Once the recommendations for treating sore nipples included drying the skin with a hair dryer or sun lamp. Then researchers discovered that healing is facilitated when the moisture already present in the nipple and areolar tissue is preserved. A moisture barrier applied to the injured area slows the evaporation of moisture naturally present in the skin. The resulting moist environment typically causes wounds to heal in 50 percent less time, without scab or crust formation (Huml 1995).
Most commercial preparations sold for the treatment of sore nipples are not useful; some may even cause harm. Home remedies like cooking oils or honey are also inappropriate. If a mother wishes to apply something to her nipples other than water or her own milk, Leaders should suggest only substances that are safe for human consumption and free of allergens; Lansinoh for Breastfeeding Mothers is such a product. This 100 percent anhydrous modified lanolin was developed specifically to create a moist healing environment for injured nipples (Huml 1995).

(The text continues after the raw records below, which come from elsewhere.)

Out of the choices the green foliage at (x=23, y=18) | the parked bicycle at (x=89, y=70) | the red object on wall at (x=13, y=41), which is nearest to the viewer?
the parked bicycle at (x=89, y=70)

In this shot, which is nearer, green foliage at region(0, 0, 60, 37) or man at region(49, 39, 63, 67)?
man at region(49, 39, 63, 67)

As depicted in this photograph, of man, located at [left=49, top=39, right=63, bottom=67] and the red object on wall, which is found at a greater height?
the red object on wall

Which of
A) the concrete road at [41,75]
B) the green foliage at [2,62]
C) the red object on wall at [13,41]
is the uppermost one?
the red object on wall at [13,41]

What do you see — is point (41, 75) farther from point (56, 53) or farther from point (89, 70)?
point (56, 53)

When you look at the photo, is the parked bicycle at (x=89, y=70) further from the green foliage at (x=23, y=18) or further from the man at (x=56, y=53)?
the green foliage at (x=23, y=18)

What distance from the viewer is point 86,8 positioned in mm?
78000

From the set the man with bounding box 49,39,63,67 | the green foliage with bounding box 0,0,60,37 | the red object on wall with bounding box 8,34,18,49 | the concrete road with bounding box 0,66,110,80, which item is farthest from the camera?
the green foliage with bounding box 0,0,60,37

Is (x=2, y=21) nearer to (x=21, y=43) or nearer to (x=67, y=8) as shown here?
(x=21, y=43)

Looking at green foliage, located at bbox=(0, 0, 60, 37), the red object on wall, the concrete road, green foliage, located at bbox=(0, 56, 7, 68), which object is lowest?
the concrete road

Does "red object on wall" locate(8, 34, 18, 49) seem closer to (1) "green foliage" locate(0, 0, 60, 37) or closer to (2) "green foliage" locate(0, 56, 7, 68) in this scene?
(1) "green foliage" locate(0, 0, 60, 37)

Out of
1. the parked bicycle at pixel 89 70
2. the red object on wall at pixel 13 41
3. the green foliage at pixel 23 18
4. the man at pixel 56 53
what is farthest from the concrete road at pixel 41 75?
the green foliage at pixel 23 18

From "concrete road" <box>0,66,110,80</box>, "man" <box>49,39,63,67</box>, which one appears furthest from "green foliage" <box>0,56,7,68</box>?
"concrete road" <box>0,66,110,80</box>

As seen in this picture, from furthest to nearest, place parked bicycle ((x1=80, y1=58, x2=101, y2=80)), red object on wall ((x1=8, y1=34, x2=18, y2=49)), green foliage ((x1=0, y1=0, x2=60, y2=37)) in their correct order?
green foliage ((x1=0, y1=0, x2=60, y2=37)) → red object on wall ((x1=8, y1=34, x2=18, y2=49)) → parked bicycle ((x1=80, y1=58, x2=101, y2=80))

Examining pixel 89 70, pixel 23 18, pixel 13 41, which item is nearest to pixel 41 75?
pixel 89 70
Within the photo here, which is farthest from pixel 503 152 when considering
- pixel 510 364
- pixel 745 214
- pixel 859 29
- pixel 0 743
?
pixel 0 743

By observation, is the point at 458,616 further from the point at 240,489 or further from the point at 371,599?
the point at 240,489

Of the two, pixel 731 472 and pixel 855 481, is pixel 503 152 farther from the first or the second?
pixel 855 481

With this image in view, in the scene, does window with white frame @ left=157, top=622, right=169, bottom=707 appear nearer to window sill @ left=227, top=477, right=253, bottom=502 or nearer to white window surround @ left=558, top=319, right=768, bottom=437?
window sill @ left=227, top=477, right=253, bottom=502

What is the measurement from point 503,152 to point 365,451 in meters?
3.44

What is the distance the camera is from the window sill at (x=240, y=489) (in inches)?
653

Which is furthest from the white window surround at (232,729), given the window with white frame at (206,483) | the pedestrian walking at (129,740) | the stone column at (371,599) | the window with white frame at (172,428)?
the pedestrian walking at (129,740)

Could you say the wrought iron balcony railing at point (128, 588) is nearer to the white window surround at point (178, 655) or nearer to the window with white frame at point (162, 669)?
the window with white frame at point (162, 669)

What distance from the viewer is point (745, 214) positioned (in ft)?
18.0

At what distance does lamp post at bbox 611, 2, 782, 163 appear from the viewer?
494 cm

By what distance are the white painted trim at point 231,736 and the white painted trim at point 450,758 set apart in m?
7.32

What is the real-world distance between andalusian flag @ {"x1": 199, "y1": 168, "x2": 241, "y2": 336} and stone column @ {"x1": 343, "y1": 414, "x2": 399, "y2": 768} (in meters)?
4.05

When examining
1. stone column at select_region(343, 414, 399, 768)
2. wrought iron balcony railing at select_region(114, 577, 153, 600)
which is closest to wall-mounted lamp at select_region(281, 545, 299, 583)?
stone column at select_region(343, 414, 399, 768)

It has been endorsed by La Leche League International in the USA, and is considered to be the purest and safest brand of modified lanolin available (La Leche League International 1997).
Recently some hospitals began providing mothers with hydrogel dressings to treat nipple soreness. However, one study was discontinued due to a high infection rate. The dressings are available in a variety of shapes and sizes and are comprised primarily of water without any added medication. Proponents claim that hydrogel dressings create a moist environment for healing, provide immediate pain relief upon application, absorb some drainage, act as a barrier, are non-adherent, and are cost-effective because they are designed to be reused. Hydrogel dressings should not be used in treating a wound if a bacterial or fungal infection is suspected, however. (Cable, Stewart and Davis 1997; Brent 1998). These dressings were designed for treatment of other types of wounds and there are unanswered questions concerning their use for sore nipples.